WHAT IS REQUIRED: Copy the items below verbatim, from their first line through the line that contains "point (511, 407) <", including both of those lines.

DATA ENTRIES:

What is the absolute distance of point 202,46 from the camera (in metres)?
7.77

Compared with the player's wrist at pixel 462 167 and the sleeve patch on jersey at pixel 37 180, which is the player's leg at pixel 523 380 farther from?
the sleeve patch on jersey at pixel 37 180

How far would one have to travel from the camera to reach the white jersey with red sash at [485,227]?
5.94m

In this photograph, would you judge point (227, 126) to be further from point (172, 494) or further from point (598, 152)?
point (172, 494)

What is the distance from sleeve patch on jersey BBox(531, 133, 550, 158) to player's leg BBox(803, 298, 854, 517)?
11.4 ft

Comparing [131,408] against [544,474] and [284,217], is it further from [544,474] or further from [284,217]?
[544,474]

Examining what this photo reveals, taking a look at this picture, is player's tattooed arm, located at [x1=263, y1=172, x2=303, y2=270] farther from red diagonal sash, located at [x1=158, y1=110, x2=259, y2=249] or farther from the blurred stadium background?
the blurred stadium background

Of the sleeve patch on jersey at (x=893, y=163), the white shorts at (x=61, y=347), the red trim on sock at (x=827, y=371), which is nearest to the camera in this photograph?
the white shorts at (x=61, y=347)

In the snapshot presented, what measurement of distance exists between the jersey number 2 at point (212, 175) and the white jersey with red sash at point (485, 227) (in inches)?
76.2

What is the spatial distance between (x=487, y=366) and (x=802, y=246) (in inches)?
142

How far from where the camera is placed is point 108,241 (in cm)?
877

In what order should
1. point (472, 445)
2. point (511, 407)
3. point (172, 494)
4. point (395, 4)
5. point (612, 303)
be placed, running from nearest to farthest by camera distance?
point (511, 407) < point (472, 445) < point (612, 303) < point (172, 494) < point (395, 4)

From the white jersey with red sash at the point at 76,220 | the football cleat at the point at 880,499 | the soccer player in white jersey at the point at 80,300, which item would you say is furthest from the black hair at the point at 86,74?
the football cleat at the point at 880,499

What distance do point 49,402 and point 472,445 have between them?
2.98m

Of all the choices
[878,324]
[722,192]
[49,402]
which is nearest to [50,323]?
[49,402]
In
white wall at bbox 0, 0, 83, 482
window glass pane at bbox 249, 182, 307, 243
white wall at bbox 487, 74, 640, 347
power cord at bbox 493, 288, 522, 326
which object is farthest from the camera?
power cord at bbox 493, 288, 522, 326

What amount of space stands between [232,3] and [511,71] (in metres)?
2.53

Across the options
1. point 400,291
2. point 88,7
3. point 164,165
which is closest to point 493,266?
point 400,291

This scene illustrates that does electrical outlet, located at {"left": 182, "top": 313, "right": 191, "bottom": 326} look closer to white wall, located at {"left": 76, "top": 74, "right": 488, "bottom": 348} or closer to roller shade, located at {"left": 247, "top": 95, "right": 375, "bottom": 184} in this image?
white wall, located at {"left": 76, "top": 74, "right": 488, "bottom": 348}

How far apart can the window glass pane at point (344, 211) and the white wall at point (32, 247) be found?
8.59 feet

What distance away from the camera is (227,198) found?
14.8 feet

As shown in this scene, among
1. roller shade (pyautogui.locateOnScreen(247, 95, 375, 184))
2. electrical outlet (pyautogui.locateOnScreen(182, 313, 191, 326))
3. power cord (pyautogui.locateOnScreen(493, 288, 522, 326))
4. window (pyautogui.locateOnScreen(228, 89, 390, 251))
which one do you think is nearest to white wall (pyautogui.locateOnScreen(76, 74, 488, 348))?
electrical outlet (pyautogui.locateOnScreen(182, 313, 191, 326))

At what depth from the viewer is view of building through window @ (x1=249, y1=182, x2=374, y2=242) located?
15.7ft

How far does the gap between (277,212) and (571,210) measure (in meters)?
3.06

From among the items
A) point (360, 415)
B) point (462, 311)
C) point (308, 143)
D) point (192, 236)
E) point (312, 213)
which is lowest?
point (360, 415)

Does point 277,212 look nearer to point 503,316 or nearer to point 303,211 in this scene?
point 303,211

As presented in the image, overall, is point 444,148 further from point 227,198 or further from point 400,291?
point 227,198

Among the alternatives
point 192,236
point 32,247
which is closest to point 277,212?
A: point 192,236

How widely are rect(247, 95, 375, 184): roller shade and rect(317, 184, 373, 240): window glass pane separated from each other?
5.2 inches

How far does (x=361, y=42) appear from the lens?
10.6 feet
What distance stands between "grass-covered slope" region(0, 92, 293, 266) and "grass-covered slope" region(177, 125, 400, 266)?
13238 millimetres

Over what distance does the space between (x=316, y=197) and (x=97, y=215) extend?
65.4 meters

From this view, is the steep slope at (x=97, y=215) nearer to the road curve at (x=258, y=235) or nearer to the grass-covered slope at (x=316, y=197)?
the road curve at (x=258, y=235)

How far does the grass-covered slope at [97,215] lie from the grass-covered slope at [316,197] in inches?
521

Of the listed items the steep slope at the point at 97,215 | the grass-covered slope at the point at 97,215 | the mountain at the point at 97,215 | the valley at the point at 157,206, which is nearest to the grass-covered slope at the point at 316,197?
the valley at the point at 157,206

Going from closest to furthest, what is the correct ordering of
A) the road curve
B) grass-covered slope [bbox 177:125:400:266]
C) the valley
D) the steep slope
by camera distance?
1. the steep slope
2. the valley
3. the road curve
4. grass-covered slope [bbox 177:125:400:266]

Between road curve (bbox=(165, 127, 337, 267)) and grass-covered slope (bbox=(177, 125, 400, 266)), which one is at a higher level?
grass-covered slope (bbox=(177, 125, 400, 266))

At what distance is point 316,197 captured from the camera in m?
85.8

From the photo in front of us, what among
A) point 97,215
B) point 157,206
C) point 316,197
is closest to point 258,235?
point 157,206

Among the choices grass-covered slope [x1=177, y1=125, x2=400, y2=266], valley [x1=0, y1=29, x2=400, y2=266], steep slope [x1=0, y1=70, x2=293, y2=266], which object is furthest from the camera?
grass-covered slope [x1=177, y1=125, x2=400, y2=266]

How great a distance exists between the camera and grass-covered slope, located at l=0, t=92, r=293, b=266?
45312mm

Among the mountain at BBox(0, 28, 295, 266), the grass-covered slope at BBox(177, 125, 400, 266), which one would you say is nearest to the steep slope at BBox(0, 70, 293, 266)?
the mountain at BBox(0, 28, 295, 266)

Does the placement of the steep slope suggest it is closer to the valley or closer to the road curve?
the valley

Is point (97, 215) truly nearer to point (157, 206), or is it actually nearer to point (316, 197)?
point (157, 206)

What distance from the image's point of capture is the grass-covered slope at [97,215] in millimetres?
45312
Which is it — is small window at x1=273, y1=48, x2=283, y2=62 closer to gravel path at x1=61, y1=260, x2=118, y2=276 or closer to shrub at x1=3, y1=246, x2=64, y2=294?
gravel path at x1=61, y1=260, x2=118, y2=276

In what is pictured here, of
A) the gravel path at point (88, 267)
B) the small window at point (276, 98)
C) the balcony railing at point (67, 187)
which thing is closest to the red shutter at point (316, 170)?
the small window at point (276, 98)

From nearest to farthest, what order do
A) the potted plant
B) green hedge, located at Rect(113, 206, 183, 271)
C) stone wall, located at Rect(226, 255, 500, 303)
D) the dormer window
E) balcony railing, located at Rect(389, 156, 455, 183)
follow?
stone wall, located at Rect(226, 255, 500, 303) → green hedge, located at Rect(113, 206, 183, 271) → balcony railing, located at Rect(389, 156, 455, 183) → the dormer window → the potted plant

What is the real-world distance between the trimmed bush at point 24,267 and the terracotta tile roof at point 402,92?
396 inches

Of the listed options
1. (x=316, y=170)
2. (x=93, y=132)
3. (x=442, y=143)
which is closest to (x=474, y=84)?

PROBLEM SOLUTION:
What is the absolute distance of point 202,46 from the camera (in metres)?
7.77

Compared with the player's wrist at pixel 462 167 and the sleeve patch on jersey at pixel 37 180, which is the player's leg at pixel 523 380 farther from?
the sleeve patch on jersey at pixel 37 180

How far would one have to travel from the camera to reach the white jersey with red sash at [485,227]?
5.94m

In this photograph, would you judge point (227, 126) to be further from point (172, 494) or further from point (598, 152)?
point (172, 494)

What is the distance from sleeve patch on jersey BBox(531, 133, 550, 158) to player's leg BBox(803, 298, 854, 517)?
11.4 ft

Comparing [131,408] against [544,474] and [284,217], is it further from [544,474] or further from [284,217]?
[544,474]

Examining what this photo reveals, taking a look at this picture, is player's tattooed arm, located at [x1=263, y1=172, x2=303, y2=270] farther from red diagonal sash, located at [x1=158, y1=110, x2=259, y2=249] or farther from the blurred stadium background?
the blurred stadium background

Of the sleeve patch on jersey at (x=893, y=163), the white shorts at (x=61, y=347), the red trim on sock at (x=827, y=371), which is nearest to the camera in this photograph?
the white shorts at (x=61, y=347)

In the snapshot presented, what measurement of distance exists between the jersey number 2 at point (212, 175) and the white jersey with red sash at point (485, 227) (in inches)?
76.2

What is the spatial distance between (x=487, y=366) and (x=802, y=246) (in inches)?
142

How far from where the camera is placed is point 108,241 (in cm)?
877

In what order should
1. point (472, 445)
2. point (511, 407)
3. point (172, 494)
4. point (395, 4)
5. point (612, 303)
be placed, running from nearest to farthest by camera distance?
point (511, 407) < point (472, 445) < point (612, 303) < point (172, 494) < point (395, 4)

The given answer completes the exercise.